Teks Bacaan:

+++++

Mengapa alasan ini dipakai Hotbonar Sinaga? Menurutnya Wali Amanat merupakan turunan dari warisan hukum ANGLO SEKSON. Sedangkan kerangka hukum di Indonesia saat ini menggunakan prinsif Kontinental.

Penolakan PT. Jamsostek (Persero) terhadap BPJS tunggal karena hal itu dianggap bertentangan dengan Undang-undang no. 40 Tahun 2004 tentang Sistem Jaminan Sosial Nasional (SJSN). Pasal satu ayat dua Undang-undang 40/2004 tentang SJSN kata Hotbonar dalam sarasehan menyongsong lahirnya Undang-undang BPJS tanggal 18 Oktober 2010 yang diselenggarakn oleh Yayasan Tenaga Kerja Indonesia (YPKI) bersama Friedrich Ebert Stevetung “Sistem Jaminan Nasional adalah suatu tata cara penyelenggaraan Program Jaminan Sosial oleh beberapa badan penyelenggara” jelas Hotbonar Sinaga mengutip Undang-undang No. 40 tahun 2004.

+++++

Petunjuk Latihan:
Cetak ulang bagian teks tentang BPJS tunggal tanpa perubahan, mulai dari "Penolakan PT. Jamsostek" terus ke bawah sampai "40 tahun 2004.".

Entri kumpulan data
+++++

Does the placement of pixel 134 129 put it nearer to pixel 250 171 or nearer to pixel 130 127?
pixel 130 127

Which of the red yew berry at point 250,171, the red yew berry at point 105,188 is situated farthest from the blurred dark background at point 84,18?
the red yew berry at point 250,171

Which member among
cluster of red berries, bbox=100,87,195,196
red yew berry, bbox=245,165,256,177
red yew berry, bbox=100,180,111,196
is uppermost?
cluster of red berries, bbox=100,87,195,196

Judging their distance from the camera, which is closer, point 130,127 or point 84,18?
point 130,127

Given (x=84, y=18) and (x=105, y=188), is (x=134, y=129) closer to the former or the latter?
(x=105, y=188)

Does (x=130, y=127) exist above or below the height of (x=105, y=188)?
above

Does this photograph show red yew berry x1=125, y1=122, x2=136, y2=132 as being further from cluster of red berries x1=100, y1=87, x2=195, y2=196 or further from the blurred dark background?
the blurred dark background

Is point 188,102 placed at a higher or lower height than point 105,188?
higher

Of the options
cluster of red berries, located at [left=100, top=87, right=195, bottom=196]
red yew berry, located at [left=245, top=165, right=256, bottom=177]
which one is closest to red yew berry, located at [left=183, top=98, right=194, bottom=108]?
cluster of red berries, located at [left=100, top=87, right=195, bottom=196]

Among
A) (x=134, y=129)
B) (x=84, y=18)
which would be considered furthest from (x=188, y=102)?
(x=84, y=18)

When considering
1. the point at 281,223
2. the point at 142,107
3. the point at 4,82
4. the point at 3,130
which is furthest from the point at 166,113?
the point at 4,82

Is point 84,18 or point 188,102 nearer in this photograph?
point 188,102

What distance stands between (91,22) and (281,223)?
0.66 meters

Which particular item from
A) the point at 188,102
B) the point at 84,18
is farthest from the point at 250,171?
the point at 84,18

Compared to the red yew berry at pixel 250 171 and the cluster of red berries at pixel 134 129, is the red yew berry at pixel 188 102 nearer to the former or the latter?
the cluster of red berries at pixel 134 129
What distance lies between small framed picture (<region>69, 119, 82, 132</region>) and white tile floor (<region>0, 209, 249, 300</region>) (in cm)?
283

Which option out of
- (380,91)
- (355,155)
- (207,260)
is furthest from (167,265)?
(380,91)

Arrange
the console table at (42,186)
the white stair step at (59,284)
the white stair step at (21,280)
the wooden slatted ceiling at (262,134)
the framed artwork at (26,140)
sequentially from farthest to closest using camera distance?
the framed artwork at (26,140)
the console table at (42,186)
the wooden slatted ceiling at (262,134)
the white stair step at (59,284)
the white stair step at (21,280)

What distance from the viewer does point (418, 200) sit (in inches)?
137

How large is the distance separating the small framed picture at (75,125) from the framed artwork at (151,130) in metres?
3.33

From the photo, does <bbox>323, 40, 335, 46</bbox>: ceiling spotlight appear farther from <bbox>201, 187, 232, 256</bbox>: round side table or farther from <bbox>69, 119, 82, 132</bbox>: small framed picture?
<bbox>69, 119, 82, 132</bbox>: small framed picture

+++++

Jawaban Benar:
Penolakan PT. Jamsostek (Persero) terhadap BPJS tunggal karena hal itu dianggap bertentangan dengan Undang-undang no. 40 Tahun 2004 tentang Sistem Jaminan Sosial Nasional (SJSN). Pasal satu ayat dua Undang-undang 40/2004 tentang SJSN kata Hotbonar dalam sarasehan menyongsong lahirnya Undang-undang BPJS tanggal 18 Oktober 2010 yang diselenggarakn oleh Yayasan Tenaga Kerja Indonesia (YPKI) bersama Friedrich Ebert Stevetung “Sistem Jaminan Nasional adalah suatu tata cara penyelenggaraan Program Jaminan Sosial oleh beberapa badan penyelenggara” jelas Hotbonar Sinaga mengutip Undang-undang No. 40 tahun 2004.